» **EXERCISE BRIEF**:
Rewrite everything from the line containing "Across all of" down to the line containing "Answer: (65,60) < (37,63) < (12,66)" in the data below as a numbered list, with both of those lines included. Leave out any blank lines.

» **LISTED ENTRIES**:
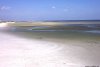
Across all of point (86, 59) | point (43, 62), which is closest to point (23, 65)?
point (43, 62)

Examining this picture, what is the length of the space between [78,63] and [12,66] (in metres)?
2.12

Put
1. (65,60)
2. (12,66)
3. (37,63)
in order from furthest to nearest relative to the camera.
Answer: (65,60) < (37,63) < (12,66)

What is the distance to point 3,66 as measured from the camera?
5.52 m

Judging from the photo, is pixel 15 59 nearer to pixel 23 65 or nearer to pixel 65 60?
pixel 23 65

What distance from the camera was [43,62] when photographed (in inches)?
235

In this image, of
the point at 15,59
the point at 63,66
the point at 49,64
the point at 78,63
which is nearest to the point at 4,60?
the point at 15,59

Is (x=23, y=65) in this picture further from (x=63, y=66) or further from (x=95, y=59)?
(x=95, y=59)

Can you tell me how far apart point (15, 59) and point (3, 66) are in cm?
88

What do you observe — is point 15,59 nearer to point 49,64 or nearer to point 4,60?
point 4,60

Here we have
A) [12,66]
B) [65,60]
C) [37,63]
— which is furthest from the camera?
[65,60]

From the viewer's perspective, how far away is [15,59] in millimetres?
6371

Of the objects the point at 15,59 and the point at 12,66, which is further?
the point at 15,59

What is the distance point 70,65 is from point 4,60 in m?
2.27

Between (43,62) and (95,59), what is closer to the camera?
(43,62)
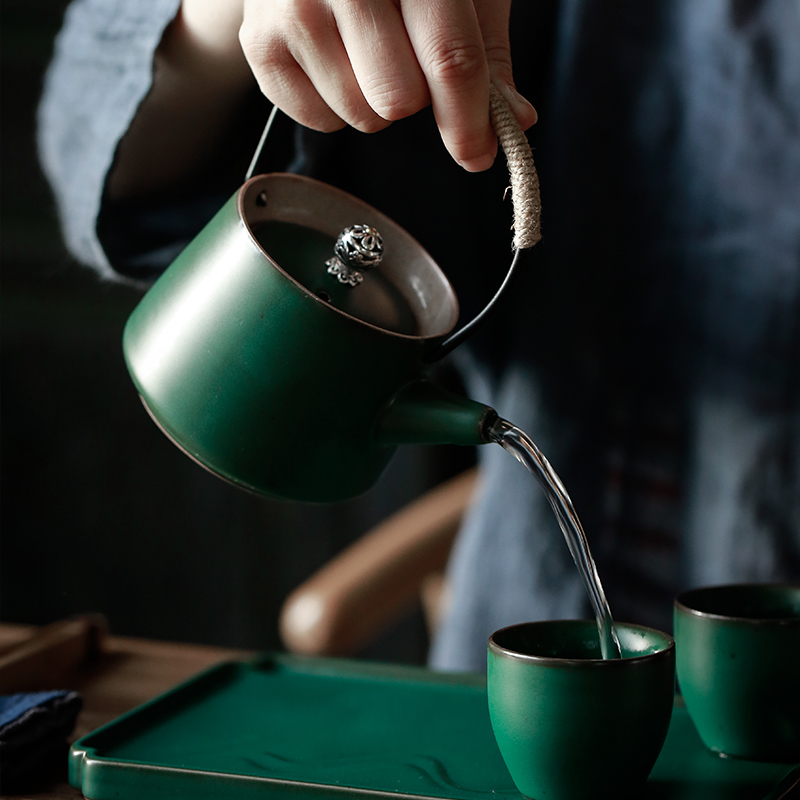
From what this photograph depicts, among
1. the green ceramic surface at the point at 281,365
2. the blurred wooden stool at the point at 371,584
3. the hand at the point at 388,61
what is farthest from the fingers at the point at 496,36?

* * *

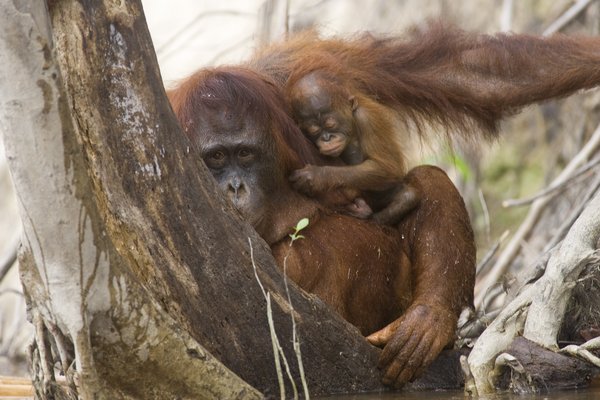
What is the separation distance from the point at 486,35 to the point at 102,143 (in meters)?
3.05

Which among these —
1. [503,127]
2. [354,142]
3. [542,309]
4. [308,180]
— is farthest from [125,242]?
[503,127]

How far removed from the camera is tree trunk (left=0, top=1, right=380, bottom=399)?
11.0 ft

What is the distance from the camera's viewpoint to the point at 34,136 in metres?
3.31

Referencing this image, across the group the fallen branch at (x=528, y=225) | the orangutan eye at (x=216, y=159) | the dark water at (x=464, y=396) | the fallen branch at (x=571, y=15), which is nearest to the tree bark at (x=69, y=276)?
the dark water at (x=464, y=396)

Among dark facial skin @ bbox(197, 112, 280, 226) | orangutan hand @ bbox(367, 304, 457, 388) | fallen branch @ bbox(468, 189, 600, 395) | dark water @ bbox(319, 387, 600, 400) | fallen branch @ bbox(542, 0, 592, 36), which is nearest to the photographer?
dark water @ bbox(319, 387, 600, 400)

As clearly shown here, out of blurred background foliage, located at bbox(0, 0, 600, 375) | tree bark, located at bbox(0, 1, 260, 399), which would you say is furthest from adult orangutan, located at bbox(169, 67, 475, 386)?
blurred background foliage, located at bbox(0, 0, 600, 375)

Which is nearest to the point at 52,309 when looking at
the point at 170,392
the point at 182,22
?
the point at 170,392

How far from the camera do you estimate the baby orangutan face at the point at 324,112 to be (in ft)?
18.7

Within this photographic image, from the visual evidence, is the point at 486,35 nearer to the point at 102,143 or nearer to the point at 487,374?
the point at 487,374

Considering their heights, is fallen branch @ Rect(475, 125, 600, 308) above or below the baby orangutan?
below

» **EXERCISE ANSWER**:
1. Across all of point (86, 59) | point (43, 62), which is closest to point (23, 65)?
2. point (43, 62)
3. Examining this picture, what is the length of the space between [78,63] and [12,66] (in metres)?
4. 2.12
5. Put
6. 1. (65,60)
7. 2. (12,66)
8. 3. (37,63)
9. in order from furthest to nearest relative to the camera.
10. Answer: (65,60) < (37,63) < (12,66)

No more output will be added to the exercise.